What can we do ya buat ngubah mentalitas "rendahan" kaya gini...sorry if it sounds harsh..it does bother me..massively.
Smoga dibukakan logika dan mata hati nya...
Isrina
Pengamatan yang sangat bagus. Itulah karakter bangsa kita...
Menurut ku kamu bisa membawa isu ini ke tingkatan pertemuan MGO international. Kegiatan yang memberikan uang ternyata tidak pas buat mereka. SEharusnya ada mekanisme lainnya..
Kenapa kalian ndak bikin sebuah program yang memberikan kemandirian kepada masyarakat??Kenapa nggak bikin program yang membeikan kemandirian ekonomi kepada masyarakat?? Berikan bantuan yang bersifat kolektif sehingga ada tanggung jawab kolektif??
Masih banyak hal yang bisa dilakukan untuk mengatasi hal ini..Karena saat ini kamu punya akses untuk mengubah kebijakan NGO itu, lakukan lah..
Chauft
kenapa ga buat tulisan dan kasih ke majalah? or kalo mau ke ranesi (radio nederland) :P hehehe.. yg kayak gini orang di luar aceh jarang liatnya :)
tapi emang katanya, bahkan yg bangun rumah di aceh itu orang jawa ya? segitunya kah gengsi mereka?

----

Soal Tertulis 1
Susunlah paragraf teks pilihan yang dimulai dengan "Kenapa kalian ndak bikin" sebagai daftar ringkas yang memuat pokok-pokok sarannya.
Soal Tertulis 2
Teruskan teks pilihan berisi tanggapan tentang bantuan di Aceh, mulai sesudah kalimat terakhirnya.
Materi sesudah teks pilihan ini berdiri sendiri dan tidak berhubungan dengannya.

Data yang Disediakan

----

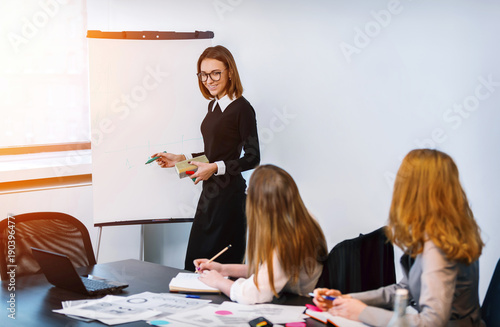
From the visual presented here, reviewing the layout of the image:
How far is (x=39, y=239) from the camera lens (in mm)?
2428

----

Jawaban 1
- Membuat program yang memberikan kemandirian kepada masyarakat.
- Membuat program yang memberikan kemandirian ekonomi kepada masyarakat.
- Memberikan bantuan yang bersifat kolektif agar ada tanggung jawab kolektif.

Jawaban 2
eh btw, ak quote buat di blog ak ya ;)
mudah2an...eh, jangan sampai di aceh terjadi perputaran uang yang besar dengan manfaat yang kecil..
jangan sampai..yang membantu tidak selektif menyusun program & beneficiaries -asal duit donor sudah terhabiskan dan mereka bisa dapat gaji- (besar, lagi..)..
jangan sampai...yang dibantu sudah berkecukupan tapi terus menuntut..
mungkin sebagai 'pekerja kemanusiaan' yang niat awalnya sama tulus, kita harus merekonstruksi niat dan rencana kerja lagi biar lebih efektif..tepat sasaran..hmm..memang gak gampang, ya...
ikut2an speechless...
terima kasih ya mbak nia, atas cerita ini. btw, salam kenal.